▸ Written exercise
Leave out the pictures and repeat the data exactly.

▬▬▬

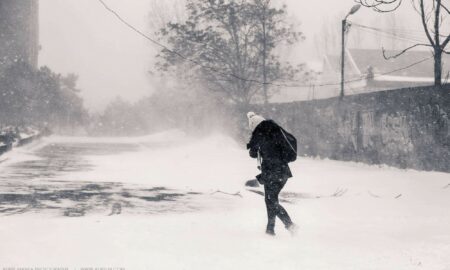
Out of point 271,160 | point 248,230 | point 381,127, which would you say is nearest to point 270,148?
point 271,160

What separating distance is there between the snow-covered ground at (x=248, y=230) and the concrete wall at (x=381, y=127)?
0.99 m

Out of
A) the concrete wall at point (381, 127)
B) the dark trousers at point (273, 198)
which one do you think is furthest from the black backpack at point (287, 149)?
the concrete wall at point (381, 127)

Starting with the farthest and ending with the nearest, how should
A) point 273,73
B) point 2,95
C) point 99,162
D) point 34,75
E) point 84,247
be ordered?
1. point 34,75
2. point 2,95
3. point 273,73
4. point 99,162
5. point 84,247

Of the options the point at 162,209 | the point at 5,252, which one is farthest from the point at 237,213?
the point at 5,252

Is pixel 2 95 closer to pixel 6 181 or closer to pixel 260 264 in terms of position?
pixel 6 181

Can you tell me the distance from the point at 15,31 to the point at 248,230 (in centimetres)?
4346

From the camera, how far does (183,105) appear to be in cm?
5103

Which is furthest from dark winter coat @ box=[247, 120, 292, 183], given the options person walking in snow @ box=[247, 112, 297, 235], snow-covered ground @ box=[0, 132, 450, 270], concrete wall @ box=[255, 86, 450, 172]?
concrete wall @ box=[255, 86, 450, 172]

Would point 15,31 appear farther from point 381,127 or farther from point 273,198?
point 273,198

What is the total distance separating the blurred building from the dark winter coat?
4008 cm

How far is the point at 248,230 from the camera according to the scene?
7898 millimetres

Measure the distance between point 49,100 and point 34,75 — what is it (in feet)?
14.0

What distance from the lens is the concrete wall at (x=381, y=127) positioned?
1446 cm

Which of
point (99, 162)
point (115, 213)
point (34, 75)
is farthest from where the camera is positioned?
point (34, 75)
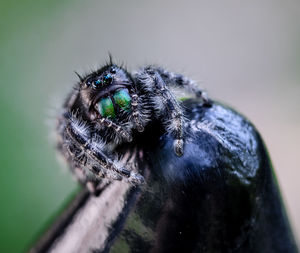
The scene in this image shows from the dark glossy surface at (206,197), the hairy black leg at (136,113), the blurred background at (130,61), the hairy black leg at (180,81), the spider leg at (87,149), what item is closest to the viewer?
the dark glossy surface at (206,197)

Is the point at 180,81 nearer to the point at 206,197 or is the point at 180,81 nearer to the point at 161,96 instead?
the point at 161,96

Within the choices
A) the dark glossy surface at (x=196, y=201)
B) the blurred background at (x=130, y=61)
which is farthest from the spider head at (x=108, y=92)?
the blurred background at (x=130, y=61)

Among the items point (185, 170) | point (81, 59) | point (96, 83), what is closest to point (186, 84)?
point (96, 83)

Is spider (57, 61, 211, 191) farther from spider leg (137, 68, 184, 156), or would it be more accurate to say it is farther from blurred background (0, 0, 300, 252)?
blurred background (0, 0, 300, 252)

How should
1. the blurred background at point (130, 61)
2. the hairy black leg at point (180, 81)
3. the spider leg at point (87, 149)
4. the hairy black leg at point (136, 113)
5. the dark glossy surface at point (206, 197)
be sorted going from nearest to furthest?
the dark glossy surface at point (206, 197) → the hairy black leg at point (136, 113) → the spider leg at point (87, 149) → the hairy black leg at point (180, 81) → the blurred background at point (130, 61)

▬▬▬

▸ Response
Out of point 271,160 | point 248,230 | point 381,127, which would you say is nearest to point 270,148?
point 271,160

What separating distance is there between the snow-covered ground at (x=248, y=230) and the concrete wall at (x=381, y=127)?
0.99 m

Out of
A) the concrete wall at point (381, 127)
B) the dark trousers at point (273, 198)
which one do you think is furthest from the black backpack at point (287, 149)?
the concrete wall at point (381, 127)

Starting with the farthest and ending with the nearest, how should
A) point 273,73
B) point 2,95
C) point 99,162
D) point 34,75
E) point 84,247
be ordered?
1. point 34,75
2. point 2,95
3. point 273,73
4. point 99,162
5. point 84,247

Of the options the point at 162,209 | the point at 5,252, which one is farthest from the point at 237,213?
the point at 5,252

Is pixel 2 95 closer to pixel 6 181 or closer to pixel 260 264 in terms of position?
pixel 6 181

Can you tell me the distance from the point at 15,31 to the point at 248,230 (in centimetres)?
4346

From the camera, how far does (183,105) appear to be in cm?
5103

Which is furthest from dark winter coat @ box=[247, 120, 292, 183], given the options person walking in snow @ box=[247, 112, 297, 235], snow-covered ground @ box=[0, 132, 450, 270], concrete wall @ box=[255, 86, 450, 172]?
concrete wall @ box=[255, 86, 450, 172]

Would point 15,31 appear farther from point 381,127 or farther from point 273,198?
point 273,198

What is the total distance separating the blurred building from the dark winter coat?
4008 cm

How far is the point at 248,230 from the camera according to the scene?
7898 millimetres

Measure the distance between point 49,100 and point 34,75 — what is it (in feet)?
14.0

What distance from the lens is the concrete wall at (x=381, y=127) positioned?
1446 cm

Which of
point (99, 162)
point (115, 213)
point (34, 75)
is farthest from where the camera is positioned?
point (34, 75)
The scene in this image shows from the dark glossy surface at (206,197), the hairy black leg at (136,113), the blurred background at (130,61), the hairy black leg at (180,81), the spider leg at (87,149), what item is closest to the viewer?
the dark glossy surface at (206,197)

Is the point at 180,81 nearer to the point at 206,197 or is the point at 180,81 nearer to the point at 161,96 instead?
the point at 161,96

Within the choices
A) the dark glossy surface at (x=196, y=201)
B) the blurred background at (x=130, y=61)
which is farthest from the spider head at (x=108, y=92)?
the blurred background at (x=130, y=61)

Among the items point (185, 170) | point (81, 59) | point (96, 83), what is closest to point (186, 84)?
point (96, 83)

Is spider (57, 61, 211, 191) farther from spider leg (137, 68, 184, 156), or would it be more accurate to say it is farther from blurred background (0, 0, 300, 252)?
blurred background (0, 0, 300, 252)

How should
1. the blurred background at point (130, 61)
2. the hairy black leg at point (180, 81)
3. the spider leg at point (87, 149)
4. the hairy black leg at point (136, 113)
5. the dark glossy surface at point (206, 197)
be sorted going from nearest to furthest?
the dark glossy surface at point (206, 197) → the hairy black leg at point (136, 113) → the spider leg at point (87, 149) → the hairy black leg at point (180, 81) → the blurred background at point (130, 61)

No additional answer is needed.